NEW YORK (AP) -- A New York City police officer accused of standing lookout while his partner raped a drunken woman gave his first public account of the incident Friday, telling a jury that they repeatedly visited the alleged victim's apartment that night because they were concerned about her health, not because they planned to attack her.

"We weren't doing anything wrong," Officer Franklin Mata said of the encounter with the woman in 2008.

Mata and partner Kenneth Moreno are on trial in Manhattan on charges that they carried out a perverse assault on the semi-conscious woman hours after escorting her home when she was unable to get out of a taxi, due to excessive intoxication. Earlier in the trial, the woman testified that she passed out and awoke to find one of the officers removing her clothing.

In his testimony on Friday, Mata said he wasn't involved in any assault on the woman, but he acknowledged some unusual conduct on the night of the incident.

He said that after seeing the woman home, Moreno took her keys, intending to come back later during the night. Mata said his partner had immediately struck up a friendly relationship with the woman, and that taking the keys was her idea.

"She basically asked that we come back and check up on her through the night," he testified. "She told us we could take the keys. Ken took the keys."

He also claimed that the woman, while drunk, was alert and able to make conversation.

"Ken was telling her about his past drinking problem and about how he had a drinking problem at one point and he was fighting for custody of his daughter and he had to make a decision to stop drinking," he said. "Their conversation seemed very friendly, even a little flirty at times."

The officers would ultimately return to the apartment three times during the night, all while they were on duty.

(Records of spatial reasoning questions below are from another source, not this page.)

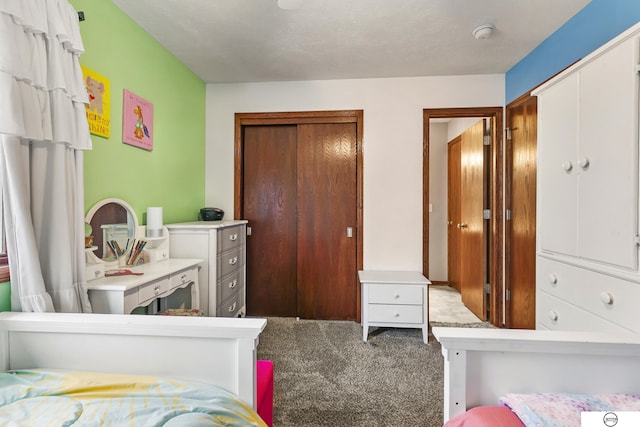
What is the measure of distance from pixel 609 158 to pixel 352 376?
1.83m

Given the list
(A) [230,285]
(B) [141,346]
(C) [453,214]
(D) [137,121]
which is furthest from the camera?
(C) [453,214]

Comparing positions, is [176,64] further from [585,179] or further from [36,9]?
[585,179]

Prosecutors claim that Moreno set the stage for one of those visits by making a bogus 911 call to the police department, where he pretended to be a citizen complaining about a vagrant in a neighboring building.

Mata said he had no knowledge of the call at the time, but later recognized his partner's voice when he heard a recording.

Assistant District Attorney Coleen Balbert asked why the officers had repeatedly returned to the woman's home, if, as they claimed, she was sober enough to take care of herself.

"Ken was more concerned about her emotional state than he was about her physical state," Mata said.

Mata said that during one of the visits, he fell asleep watching television. He said he woke up when his partner tapped him on the shoulder and told him it was time to go.